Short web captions
╔══

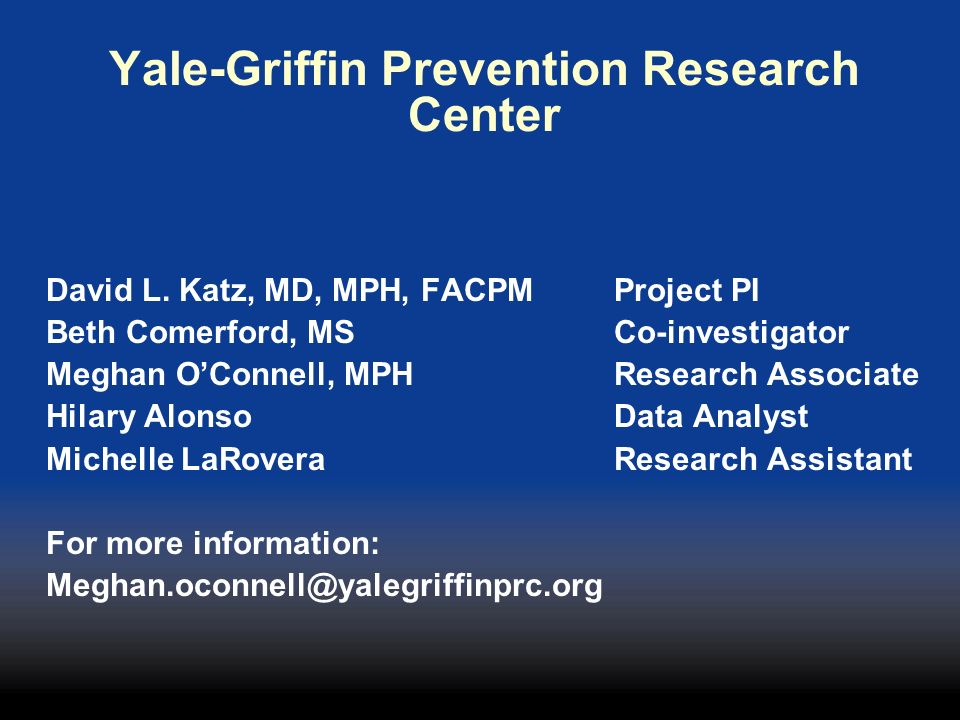 Yale-Griffin Prevention Research Center David L. Katz, MD, MPH, FACPM Project PI Beth Comerford, MS Co-investigator Meghan OConnell, MPH Research Asso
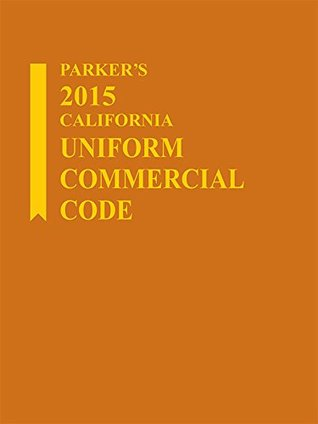 Parkers 2015 California Uniform Commercial Code Publishers Editorial Staff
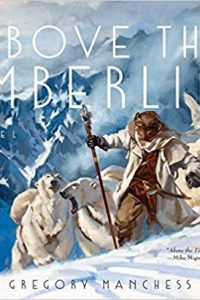 Karen Haber Reviews <b>Above the Timberline</b> by Gregory Manchess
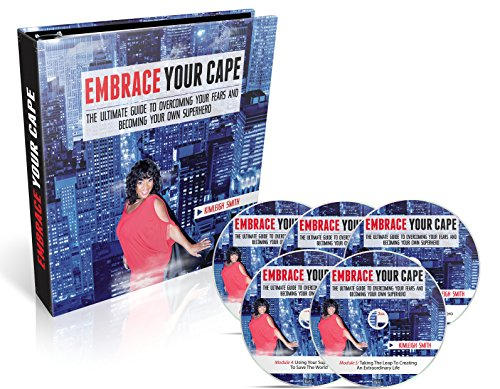9781942104605: Embrace Your Cape: The Ultimate Guide to Overcoming Your Fears and Becoming Your Own Superhero
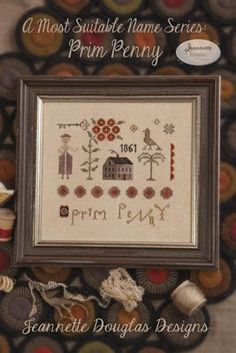 Prim Penny by Jeannette Douglas Designs is a primitive cross stitch pattern that features a farm house, key, woman and other acoutrament.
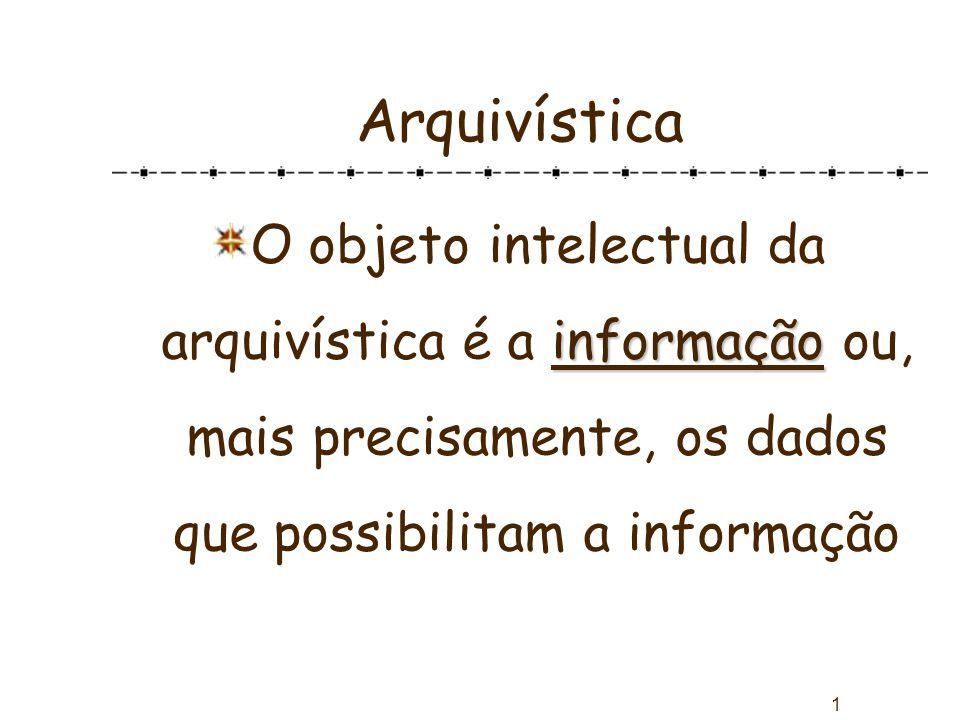1 Arquivística informação O objeto intelectual da arquivística é a informação ou, mais precisamente, os dados que possibilitam a informação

╚══

What to produce: Give all the entries again exactly, dropping each picture.

Result of the task:
 Yale-Griffin Prevention Research Center David L. Katz, MD, MPH, FACPM Project PI Beth Comerford, MS Co-investigator Meghan OConnell, MPH Research Asso
 Parkers 2015 California Uniform Commercial Code Publishers Editorial Staff
 Karen Haber Reviews <b>Above the Timberline</b> by Gregory Manchess
9781942104605: Embrace Your Cape: The Ultimate Guide to Overcoming Your Fears and Becoming Your Own Superhero
 Prim Penny by Jeannette Douglas Designs is a primitive cross stitch pattern that features a farm house, key, woman and other acoutrament.
1 Arquivística informação O objeto intelectual da arquivística é a informação ou, mais precisamente, os dados que possibilitam a informação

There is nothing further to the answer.